Given exercise: Recast the stretch of data below that opens with the line containing "In the image" and closes with the line containing "which is nearest to [514,583]?" as a numbered list, omitting any blank lines.

— Start of Records provided —

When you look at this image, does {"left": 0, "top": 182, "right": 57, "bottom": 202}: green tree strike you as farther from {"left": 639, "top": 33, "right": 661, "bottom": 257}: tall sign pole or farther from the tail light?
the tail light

— End of Records provided —
— Start of Records provided —

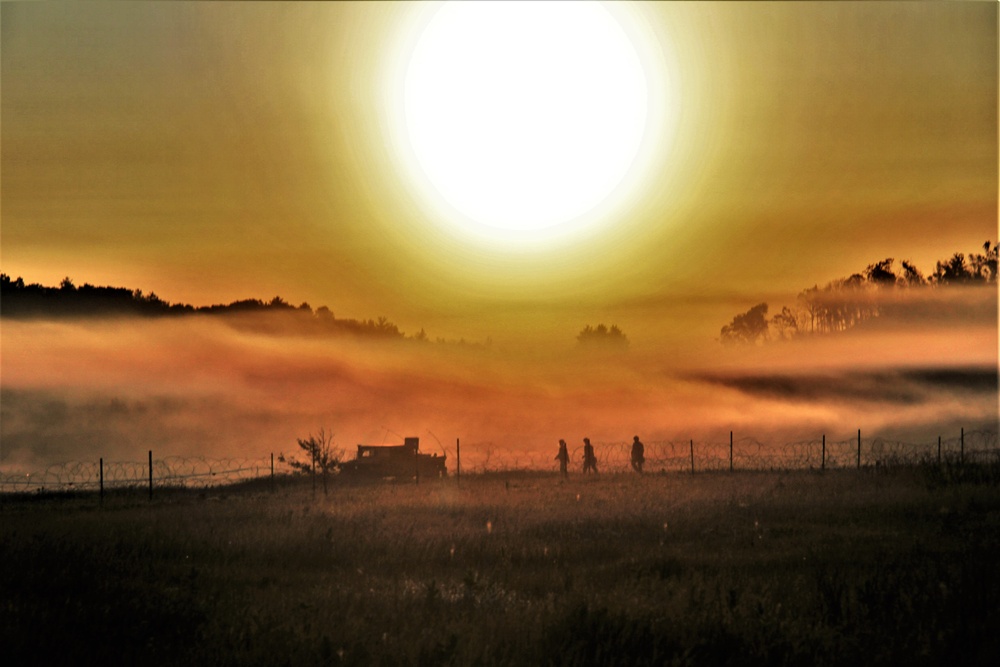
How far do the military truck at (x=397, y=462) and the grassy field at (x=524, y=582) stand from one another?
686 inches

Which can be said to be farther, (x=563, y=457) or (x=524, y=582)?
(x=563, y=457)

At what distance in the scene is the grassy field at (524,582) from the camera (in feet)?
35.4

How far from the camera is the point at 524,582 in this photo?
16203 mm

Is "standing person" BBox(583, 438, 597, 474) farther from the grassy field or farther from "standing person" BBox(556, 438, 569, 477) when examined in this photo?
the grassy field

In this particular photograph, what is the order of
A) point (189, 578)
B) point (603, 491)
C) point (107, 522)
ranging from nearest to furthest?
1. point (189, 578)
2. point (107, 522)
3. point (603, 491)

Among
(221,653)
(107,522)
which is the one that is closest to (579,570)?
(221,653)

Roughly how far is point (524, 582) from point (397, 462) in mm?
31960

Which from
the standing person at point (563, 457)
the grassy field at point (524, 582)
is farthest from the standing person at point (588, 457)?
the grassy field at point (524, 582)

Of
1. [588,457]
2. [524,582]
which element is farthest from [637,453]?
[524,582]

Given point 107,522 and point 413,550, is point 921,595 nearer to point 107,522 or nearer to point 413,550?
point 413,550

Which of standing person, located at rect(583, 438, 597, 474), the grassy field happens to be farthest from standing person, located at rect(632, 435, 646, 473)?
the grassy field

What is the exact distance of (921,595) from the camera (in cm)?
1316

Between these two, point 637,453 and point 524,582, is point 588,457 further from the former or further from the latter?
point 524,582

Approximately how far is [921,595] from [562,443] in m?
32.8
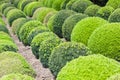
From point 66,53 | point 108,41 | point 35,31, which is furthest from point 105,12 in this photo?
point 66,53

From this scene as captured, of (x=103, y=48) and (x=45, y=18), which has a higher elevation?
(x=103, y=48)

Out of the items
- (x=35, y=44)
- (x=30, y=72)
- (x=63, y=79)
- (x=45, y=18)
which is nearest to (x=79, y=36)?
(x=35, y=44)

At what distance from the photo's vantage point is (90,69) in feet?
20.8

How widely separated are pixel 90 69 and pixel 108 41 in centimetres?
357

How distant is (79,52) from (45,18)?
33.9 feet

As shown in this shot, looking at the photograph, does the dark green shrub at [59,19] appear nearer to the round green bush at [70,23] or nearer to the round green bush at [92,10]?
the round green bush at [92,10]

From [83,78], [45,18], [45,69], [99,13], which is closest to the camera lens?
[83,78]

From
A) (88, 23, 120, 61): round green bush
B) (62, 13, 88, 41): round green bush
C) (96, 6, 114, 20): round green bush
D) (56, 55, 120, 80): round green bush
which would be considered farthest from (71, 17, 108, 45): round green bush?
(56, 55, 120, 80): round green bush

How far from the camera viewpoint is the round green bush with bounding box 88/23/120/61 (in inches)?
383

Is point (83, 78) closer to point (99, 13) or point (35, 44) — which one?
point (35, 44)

— End of Records provided —
— Start of Records provided —

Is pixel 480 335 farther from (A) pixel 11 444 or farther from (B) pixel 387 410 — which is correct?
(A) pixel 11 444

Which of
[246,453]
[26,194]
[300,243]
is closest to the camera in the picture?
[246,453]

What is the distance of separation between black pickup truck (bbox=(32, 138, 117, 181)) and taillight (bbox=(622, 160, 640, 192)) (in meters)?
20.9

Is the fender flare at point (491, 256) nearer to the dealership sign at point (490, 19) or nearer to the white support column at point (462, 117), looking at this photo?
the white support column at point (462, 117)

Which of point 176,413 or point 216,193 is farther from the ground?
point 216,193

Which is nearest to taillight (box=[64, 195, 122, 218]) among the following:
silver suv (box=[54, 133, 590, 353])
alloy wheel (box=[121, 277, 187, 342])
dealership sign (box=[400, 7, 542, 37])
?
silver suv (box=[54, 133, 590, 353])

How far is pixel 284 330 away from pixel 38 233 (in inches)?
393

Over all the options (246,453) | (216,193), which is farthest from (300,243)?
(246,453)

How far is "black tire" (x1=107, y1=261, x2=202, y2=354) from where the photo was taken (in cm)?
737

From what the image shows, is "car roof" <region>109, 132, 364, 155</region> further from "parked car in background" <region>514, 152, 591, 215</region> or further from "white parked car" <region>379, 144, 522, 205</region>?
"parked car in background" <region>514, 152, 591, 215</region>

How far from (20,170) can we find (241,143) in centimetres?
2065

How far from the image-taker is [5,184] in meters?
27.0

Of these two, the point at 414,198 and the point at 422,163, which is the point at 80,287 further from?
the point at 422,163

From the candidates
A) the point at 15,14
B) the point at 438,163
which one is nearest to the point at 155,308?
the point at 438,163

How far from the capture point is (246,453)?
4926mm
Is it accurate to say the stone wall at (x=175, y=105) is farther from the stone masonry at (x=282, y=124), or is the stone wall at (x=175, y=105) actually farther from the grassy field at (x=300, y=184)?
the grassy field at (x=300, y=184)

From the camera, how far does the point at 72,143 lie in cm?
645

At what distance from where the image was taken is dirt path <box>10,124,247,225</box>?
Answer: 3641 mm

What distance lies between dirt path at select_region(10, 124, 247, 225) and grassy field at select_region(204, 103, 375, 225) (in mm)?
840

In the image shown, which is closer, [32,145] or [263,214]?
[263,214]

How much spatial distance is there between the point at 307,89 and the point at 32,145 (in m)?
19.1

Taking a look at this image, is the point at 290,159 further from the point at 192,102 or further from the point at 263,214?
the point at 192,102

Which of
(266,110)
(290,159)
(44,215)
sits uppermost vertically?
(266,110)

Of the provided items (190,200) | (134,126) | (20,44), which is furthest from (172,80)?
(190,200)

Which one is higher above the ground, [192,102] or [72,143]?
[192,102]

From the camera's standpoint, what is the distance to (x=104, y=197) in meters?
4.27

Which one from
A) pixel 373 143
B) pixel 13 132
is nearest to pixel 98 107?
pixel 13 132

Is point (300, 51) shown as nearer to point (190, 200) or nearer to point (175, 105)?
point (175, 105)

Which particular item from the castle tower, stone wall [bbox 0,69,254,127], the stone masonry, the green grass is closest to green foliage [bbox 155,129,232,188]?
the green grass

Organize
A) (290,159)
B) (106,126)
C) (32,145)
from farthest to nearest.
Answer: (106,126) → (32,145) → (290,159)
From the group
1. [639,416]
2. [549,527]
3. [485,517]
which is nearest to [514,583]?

— End of Records provided —

Task output:
1. In the image shown, which is closer, [32,145] or [263,214]?
2. [263,214]
3. How much spatial distance is there between the point at 307,89 and the point at 32,145 (in m)?
4. 19.1
5. Taking a look at this image, is the point at 290,159 further from the point at 192,102 or further from the point at 263,214?
6. the point at 192,102
7. Which of
8. (266,110)
9. (290,159)
10. (44,215)
11. sits uppermost vertically?
12. (266,110)
13. Of the provided items (190,200) | (134,126) | (20,44), which is furthest from (172,80)?
14. (190,200)
15. Which one is higher above the ground, [192,102] or [72,143]?
16. [192,102]
17. From the camera's standpoint, what is the distance to (x=104, y=197) in meters?
18. 4.27
19. Which one from
20. A) pixel 373 143
21. B) pixel 13 132
22. is nearest to pixel 98 107?
23. pixel 13 132
24. Is point (300, 51) shown as nearer to point (190, 200) or nearer to point (175, 105)?
25. point (175, 105)
26. Which particular item from the castle tower, stone wall [bbox 0,69,254,127], the stone masonry, the green grass is closest to green foliage [bbox 155,129,232,188]?
27. the green grass
28. Organize
29. A) (290,159)
30. B) (106,126)
31. C) (32,145)
32. from farthest to nearest.
33. Answer: (106,126) → (32,145) → (290,159)
34. From the group
35. 1. [639,416]
36. 2. [549,527]
37. 3. [485,517]
38. which is nearest to [514,583]?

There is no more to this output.